Material for the task.
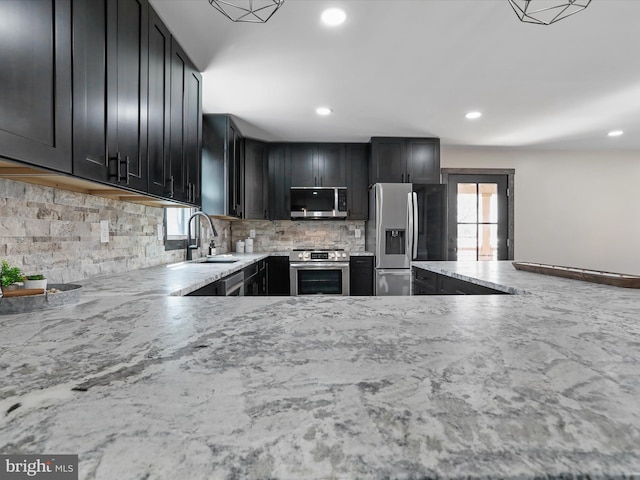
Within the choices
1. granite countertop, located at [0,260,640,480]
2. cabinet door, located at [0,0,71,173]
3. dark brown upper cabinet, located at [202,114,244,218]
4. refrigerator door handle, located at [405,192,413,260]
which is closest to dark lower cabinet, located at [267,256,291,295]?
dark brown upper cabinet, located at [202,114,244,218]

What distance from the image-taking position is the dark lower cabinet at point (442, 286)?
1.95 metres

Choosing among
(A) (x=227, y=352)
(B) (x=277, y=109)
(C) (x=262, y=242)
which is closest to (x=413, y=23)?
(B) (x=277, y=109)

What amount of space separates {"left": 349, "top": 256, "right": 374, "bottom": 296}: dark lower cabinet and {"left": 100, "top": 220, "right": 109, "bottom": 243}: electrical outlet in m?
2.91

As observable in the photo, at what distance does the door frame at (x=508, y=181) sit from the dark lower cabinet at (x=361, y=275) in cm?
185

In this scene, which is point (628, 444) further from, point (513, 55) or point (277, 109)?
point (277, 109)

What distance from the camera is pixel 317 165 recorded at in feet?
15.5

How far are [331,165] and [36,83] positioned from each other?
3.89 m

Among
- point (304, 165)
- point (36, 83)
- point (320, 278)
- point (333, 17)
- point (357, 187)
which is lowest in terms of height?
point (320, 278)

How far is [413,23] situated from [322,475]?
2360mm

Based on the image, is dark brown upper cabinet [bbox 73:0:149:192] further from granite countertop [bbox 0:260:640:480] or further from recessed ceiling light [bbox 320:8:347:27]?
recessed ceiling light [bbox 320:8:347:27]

==

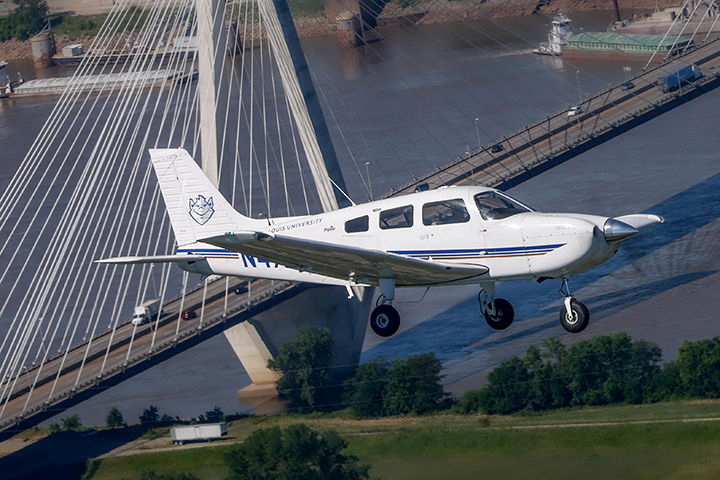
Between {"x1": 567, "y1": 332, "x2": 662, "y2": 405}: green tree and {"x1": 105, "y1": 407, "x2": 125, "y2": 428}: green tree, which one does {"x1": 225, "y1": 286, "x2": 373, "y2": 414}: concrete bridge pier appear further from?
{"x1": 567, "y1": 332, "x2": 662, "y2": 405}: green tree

Task to carry out. Find every line in the records above that contains the word "light", and copy each of those lines in full.

Task output.
Based on the image, is dark brown upper cabinet [bbox 73:0:149:192] further from granite countertop [bbox 0:260:640:480] or further from recessed ceiling light [bbox 320:8:347:27]?
recessed ceiling light [bbox 320:8:347:27]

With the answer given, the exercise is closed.